Alternate Forms: boten, bothom, botun, button, buttoun, butun, botwm, bwtwm, bwtwn.
Definitions and Defining Citations:
1(n.)
Accessory;
ornamental knob, stud or button on a garment, object or furnishing; in particular, a knob or stud of metal or other material sewn by a shank or neck to articles of dress, usually for the purpose of fastening one part of the dress to another by passing through a button-hole, but often merely for ornament.
In process of use, the name has passed from the connotation of the shape to that of the purpose, and been extended to all appliances of the kind, a common type being a disc, quite flat, or slightly convex or concave, of metal, bone, glass, mother of pearl, paste, etc., perforated or otherwise adapted to be sewn on by its central part (this specific application is now regarded as the primary sense, all the other meanings, whatever their historical origin, being understood as merely transf.) Buttons occur only rarely in early medieval contexts and appear to have been introduced to North European clothing in the first half of the thirteenth century; at first they were mainly decorative and did not take much strain (eg on sleeve edges) and were placed right on the edge of the cloth. By the sixteenth century, when padded and tight garments put more strain on buttons (Arnold 1985), buttonholes were reinforced. [Crowfoot, E., F. Pritchard and K. Staniland (2000), p. 171]. Also see phrases and compounds such as cloth button, flat button.(circa 1180 still in current use)

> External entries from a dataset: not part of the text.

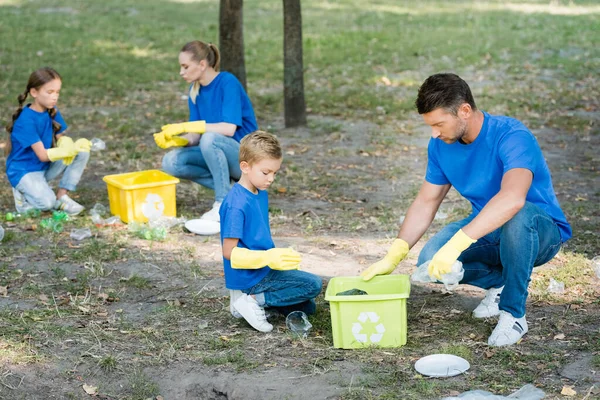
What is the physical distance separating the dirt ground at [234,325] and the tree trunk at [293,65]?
1.95 metres

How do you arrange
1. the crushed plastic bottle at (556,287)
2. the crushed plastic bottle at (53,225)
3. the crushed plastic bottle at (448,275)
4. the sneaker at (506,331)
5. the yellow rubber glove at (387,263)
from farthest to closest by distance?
the crushed plastic bottle at (53,225) → the crushed plastic bottle at (556,287) → the yellow rubber glove at (387,263) → the sneaker at (506,331) → the crushed plastic bottle at (448,275)

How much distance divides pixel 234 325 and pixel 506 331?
4.31ft

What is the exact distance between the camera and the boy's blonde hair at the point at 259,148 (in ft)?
12.6

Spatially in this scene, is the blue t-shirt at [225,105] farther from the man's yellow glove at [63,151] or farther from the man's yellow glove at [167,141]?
the man's yellow glove at [63,151]

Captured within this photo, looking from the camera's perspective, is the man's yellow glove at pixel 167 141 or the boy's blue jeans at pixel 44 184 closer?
the man's yellow glove at pixel 167 141

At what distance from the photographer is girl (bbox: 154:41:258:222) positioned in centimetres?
574

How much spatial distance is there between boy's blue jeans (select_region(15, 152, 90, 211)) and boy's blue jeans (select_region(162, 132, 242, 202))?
0.74 m

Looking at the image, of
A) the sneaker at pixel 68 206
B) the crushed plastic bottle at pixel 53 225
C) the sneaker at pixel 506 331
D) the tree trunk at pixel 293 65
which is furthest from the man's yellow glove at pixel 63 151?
the sneaker at pixel 506 331

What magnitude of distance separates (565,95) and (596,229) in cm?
449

5. ciclare: gerlandesges / ciclades: gerlondeches ... reticula: crespines, britilis, kellis, kalles, chales, gallis ... bulle: buttuns, botouns, botuns de or, botun, botons ... discriminalia: greve, anglice herbondes, grivurys, broches a greil ... nimbos: chapeus a plue ... murenule: cheyns
Gloss.
[AND TLL (ii 51) ante 1300]
7. Ac ynteu a erchis udunt hwy dangos Chyarlys idaw, ac a uenegis udunt y uot ef yn gennat y vrenhin nys carei ef o werth vn bwttwn
Historic.
[GPC YCM (44. 19-21) circa 1350]
10. ordinamus ... quod vestes hujusmodi ... sint clause desuper et inferius similiter, vel saltem absque botonis scisse seu aperte
Ecclesiastic/Regula.
[DMLBS Conc. (III 30) 1352]
12. A lace lapped aboute ... And so after þe halme halched ful ofte, Wyth tryed tasselez þerto tacched innoghe On botounz of þe bry3t grene brayden ful ryche.
Arthurian, Heroic, Poetic, Romance.
[MED Gawain ((Nero A.10) 219-220) circa 1400]
Sex: N/A Ceremonial: No
Body Parts: N/A.
Etymological Evidence:
Definite, Old French boton, butoun (cf. AF boton). [OED, 2nd ed., 1989: 'The ultimate etymology is commonly supposed to be Teutonic; for conjectures see Diez, Scheler, Littré']. Boto, botonus appear in British Latin texts from c1240.
WF:
Etym Cog: bouton (MdFr), boton (MdSp), bottone (MdIt).
References:
Art and Illustration:
Scott, M. (2007)a, discusses the use of buttons for fitting garments in the middle of the fourteenth century and provides illustrations from manuscripts, p. 108.